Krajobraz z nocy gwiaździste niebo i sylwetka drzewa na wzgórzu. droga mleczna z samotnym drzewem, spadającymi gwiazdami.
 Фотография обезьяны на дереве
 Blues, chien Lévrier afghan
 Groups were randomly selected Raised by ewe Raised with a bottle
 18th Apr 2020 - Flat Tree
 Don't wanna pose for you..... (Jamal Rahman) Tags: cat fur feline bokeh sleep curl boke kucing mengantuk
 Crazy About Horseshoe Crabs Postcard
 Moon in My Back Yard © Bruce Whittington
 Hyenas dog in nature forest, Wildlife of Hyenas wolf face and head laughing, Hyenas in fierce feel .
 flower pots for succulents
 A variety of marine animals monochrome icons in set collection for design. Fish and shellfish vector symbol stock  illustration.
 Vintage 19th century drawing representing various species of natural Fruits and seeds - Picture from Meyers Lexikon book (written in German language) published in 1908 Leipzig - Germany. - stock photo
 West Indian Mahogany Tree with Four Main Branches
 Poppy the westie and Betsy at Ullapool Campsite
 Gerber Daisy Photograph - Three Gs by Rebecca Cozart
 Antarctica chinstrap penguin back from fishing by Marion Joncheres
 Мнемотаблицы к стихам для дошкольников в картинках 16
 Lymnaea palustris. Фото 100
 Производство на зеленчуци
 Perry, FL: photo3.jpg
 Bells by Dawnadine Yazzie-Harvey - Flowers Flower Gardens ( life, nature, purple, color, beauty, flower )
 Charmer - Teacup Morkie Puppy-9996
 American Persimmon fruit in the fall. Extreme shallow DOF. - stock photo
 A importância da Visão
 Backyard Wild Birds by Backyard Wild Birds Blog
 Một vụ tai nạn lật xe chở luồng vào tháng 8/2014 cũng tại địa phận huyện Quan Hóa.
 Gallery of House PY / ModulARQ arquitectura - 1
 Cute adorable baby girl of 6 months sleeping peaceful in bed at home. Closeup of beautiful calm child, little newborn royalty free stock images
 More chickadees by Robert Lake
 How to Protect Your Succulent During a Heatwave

#####

* [Work required]: The entries above hold the needed span. Transcribe exactly the lines from the one with "Crazy About Horseshoe Crabs Postcard" to the one with "Gerber Daisy Photograph", both included.

* [Task response]:
 Crazy About Horseshoe Crabs Postcard
 Moon in My Back Yard © Bruce Whittington
 Hyenas dog in nature forest, Wildlife of Hyenas wolf face and head laughing, Hyenas in fierce feel .
 flower pots for succulents
 A variety of marine animals monochrome icons in set collection for design. Fish and shellfish vector symbol stock  illustration.
 Vintage 19th century drawing representing various species of natural Fruits and seeds - Picture from Meyers Lexikon book (written in German language) published in 1908 Leipzig - Germany. - stock photo
 West Indian Mahogany Tree with Four Main Branches
 Poppy the westie and Betsy at Ullapool Campsite
 Gerber Daisy Photograph - Three Gs by Rebecca Cozart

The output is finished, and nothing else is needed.